#### TASK BRIEF:
Each line from the one that contains "category: stellers jay" through the end of the entries should be repeated exactly, with nothing added.

(Stored data)
____________

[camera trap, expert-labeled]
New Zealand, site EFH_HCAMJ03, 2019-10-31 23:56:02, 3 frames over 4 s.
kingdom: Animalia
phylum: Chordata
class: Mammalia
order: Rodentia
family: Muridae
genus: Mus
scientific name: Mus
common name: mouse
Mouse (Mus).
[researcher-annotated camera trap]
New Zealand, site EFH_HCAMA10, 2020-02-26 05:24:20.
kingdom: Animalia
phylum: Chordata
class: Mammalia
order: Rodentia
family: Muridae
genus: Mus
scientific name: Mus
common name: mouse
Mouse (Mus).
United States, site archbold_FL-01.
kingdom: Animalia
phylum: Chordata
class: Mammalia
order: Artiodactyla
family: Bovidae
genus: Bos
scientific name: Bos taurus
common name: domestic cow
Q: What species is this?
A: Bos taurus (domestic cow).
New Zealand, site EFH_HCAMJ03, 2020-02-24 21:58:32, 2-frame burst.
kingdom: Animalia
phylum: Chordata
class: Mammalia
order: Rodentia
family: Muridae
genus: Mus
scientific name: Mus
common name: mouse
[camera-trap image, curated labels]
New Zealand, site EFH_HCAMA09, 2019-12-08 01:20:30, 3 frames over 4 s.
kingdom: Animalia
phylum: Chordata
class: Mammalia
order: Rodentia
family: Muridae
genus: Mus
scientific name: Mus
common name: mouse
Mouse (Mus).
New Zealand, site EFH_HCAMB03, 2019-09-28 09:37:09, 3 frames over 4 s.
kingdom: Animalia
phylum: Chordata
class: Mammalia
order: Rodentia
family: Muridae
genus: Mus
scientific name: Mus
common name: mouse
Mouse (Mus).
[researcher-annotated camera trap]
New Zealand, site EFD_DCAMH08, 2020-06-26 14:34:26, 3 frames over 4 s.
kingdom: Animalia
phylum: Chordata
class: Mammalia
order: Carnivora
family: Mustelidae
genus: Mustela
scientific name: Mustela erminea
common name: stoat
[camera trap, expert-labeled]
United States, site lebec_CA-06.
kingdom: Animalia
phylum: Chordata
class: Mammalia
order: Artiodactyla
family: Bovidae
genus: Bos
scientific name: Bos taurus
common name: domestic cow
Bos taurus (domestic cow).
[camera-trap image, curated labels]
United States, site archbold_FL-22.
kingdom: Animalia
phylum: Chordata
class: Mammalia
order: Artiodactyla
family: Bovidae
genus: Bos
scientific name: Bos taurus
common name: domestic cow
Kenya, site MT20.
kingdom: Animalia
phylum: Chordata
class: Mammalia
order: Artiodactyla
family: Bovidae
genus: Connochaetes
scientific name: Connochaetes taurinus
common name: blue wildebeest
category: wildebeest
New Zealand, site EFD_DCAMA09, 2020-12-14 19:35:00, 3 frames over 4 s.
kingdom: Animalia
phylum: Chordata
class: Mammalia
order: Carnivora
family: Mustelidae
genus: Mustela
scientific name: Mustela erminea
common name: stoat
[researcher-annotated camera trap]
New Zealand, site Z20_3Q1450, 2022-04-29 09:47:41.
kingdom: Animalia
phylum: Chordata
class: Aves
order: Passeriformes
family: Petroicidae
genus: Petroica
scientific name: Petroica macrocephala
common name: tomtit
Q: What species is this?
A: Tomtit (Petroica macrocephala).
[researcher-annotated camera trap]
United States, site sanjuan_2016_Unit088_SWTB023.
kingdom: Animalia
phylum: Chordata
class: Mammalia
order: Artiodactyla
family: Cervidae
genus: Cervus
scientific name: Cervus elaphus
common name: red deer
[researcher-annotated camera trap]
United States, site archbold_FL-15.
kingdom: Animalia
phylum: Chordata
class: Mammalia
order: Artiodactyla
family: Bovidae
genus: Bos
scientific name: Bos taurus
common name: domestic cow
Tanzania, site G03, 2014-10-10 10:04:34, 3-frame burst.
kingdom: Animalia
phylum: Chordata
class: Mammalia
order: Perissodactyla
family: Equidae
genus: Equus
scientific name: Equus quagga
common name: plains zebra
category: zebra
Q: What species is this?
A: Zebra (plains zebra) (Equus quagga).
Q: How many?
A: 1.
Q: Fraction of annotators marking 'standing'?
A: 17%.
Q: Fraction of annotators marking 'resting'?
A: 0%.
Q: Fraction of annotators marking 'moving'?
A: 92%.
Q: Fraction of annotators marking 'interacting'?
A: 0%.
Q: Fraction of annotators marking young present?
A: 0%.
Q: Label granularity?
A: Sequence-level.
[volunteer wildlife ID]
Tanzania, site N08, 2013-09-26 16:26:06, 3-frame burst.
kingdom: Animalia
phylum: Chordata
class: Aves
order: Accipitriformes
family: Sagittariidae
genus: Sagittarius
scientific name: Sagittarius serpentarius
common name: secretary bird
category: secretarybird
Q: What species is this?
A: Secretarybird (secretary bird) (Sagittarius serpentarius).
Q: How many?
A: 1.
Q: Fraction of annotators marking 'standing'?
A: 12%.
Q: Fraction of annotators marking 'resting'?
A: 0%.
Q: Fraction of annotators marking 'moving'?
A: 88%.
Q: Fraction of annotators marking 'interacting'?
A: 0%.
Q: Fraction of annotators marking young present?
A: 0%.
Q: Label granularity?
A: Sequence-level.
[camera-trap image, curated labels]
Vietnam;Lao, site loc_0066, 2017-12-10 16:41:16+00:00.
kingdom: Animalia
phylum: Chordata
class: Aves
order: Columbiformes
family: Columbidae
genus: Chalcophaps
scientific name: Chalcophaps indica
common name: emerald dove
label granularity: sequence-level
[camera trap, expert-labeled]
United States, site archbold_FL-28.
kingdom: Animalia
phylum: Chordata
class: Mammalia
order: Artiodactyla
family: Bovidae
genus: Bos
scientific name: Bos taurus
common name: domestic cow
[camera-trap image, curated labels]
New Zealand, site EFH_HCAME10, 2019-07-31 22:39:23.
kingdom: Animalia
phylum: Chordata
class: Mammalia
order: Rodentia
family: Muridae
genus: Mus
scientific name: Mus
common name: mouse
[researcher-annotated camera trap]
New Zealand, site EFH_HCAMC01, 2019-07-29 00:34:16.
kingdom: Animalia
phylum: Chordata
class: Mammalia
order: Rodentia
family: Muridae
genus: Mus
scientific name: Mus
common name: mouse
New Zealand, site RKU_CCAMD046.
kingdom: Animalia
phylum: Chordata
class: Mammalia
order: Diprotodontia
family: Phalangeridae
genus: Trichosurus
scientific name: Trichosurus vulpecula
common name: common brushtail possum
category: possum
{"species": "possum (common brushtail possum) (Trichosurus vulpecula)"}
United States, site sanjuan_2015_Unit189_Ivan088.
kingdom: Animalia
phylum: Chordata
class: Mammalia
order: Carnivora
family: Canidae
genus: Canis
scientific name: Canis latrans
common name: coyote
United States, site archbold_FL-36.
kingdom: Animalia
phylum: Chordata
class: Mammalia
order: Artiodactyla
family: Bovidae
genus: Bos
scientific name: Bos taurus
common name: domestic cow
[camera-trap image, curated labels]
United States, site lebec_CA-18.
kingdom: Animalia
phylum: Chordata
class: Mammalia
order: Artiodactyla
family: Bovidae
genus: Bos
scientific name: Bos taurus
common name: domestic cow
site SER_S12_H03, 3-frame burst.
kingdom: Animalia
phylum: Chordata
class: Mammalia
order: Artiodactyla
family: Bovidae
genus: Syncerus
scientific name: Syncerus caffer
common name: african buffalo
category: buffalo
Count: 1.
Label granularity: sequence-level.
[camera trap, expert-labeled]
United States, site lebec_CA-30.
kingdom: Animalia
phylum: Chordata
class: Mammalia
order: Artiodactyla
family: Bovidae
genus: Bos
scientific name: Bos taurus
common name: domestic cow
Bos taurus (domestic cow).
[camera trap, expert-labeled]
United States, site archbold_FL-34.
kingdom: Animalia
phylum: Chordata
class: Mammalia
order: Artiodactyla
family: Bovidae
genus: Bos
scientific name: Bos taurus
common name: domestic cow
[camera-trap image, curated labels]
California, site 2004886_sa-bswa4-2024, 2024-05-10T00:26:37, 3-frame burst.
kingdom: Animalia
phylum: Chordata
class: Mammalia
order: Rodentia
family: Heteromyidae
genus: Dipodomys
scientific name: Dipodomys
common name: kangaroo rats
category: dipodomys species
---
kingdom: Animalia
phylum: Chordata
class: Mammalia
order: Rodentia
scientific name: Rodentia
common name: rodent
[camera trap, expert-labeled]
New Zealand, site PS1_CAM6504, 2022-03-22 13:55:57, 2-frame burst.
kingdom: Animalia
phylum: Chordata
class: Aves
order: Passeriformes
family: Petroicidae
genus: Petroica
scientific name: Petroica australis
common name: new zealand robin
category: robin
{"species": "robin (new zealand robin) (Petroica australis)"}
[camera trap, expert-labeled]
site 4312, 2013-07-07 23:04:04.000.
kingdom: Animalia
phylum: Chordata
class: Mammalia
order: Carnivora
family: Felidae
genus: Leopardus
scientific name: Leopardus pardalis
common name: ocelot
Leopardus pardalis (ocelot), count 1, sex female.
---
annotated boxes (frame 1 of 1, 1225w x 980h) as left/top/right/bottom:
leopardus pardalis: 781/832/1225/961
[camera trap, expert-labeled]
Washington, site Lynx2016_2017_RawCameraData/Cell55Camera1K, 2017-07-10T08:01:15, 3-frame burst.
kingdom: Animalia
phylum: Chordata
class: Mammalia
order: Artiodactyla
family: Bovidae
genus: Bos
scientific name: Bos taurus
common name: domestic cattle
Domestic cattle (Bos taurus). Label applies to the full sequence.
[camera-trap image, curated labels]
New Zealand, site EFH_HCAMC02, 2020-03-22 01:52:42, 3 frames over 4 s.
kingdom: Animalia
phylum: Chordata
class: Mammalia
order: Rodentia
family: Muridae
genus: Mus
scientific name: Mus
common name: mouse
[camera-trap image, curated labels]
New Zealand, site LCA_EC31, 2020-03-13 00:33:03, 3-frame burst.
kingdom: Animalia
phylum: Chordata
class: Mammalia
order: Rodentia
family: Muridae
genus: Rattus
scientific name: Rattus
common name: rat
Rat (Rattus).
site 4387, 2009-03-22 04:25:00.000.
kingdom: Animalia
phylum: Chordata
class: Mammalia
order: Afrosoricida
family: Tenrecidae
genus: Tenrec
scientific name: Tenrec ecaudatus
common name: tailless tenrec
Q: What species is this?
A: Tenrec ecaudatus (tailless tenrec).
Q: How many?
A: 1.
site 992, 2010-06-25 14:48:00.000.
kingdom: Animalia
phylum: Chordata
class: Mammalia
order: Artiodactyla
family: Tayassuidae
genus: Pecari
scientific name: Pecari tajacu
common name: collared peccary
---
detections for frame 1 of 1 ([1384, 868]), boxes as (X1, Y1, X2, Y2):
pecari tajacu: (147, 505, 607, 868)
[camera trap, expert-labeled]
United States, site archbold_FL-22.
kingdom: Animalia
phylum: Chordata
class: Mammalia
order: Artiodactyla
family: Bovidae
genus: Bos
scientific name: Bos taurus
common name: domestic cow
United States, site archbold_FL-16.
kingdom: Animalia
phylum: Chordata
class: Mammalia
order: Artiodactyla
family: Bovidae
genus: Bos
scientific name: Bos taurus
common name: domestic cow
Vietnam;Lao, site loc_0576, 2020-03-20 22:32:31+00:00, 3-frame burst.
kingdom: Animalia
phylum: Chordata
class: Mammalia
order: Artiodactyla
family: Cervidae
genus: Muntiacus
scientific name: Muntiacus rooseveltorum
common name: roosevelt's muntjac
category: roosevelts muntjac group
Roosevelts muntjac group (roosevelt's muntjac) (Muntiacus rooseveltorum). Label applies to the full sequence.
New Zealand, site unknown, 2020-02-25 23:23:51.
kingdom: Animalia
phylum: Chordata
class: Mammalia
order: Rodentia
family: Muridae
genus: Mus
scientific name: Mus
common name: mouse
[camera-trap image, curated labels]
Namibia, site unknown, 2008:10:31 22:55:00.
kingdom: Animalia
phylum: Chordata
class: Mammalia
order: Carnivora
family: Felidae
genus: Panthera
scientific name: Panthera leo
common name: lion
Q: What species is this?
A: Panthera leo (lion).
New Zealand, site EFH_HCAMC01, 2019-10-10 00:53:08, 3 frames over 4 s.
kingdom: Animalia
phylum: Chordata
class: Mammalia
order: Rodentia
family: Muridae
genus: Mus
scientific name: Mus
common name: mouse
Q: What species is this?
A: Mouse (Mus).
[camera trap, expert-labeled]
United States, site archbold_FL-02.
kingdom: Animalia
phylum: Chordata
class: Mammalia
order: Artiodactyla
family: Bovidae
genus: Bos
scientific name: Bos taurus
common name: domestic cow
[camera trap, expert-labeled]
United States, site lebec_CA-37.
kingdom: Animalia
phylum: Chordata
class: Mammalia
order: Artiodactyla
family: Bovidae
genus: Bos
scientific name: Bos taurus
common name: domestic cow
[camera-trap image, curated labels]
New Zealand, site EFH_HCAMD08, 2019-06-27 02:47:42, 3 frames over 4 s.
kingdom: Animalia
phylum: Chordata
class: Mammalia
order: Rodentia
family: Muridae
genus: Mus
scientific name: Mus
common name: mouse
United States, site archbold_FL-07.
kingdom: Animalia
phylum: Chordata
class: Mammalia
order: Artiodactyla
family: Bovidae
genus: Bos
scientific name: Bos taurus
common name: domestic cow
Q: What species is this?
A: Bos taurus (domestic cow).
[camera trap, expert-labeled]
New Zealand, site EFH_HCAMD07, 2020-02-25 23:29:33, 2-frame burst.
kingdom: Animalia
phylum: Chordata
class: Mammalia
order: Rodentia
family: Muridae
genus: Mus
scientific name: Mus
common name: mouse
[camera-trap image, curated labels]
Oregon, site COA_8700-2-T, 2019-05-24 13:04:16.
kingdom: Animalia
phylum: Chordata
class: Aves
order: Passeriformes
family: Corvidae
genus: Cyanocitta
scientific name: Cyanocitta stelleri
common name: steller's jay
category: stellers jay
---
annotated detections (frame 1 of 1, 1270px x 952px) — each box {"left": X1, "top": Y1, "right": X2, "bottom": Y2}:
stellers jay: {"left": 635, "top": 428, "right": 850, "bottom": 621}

____________

#### SOLUTION TO THIS EXERCISE:
category: stellers jay
---
annotated detections (frame 1 of 1, 1270px x 952px) — each box {"left": X1, "top": Y1, "right": X2, "bottom": Y2}:
stellers jay: {"left": 635, "top": 428, "right": 850, "bottom": 621}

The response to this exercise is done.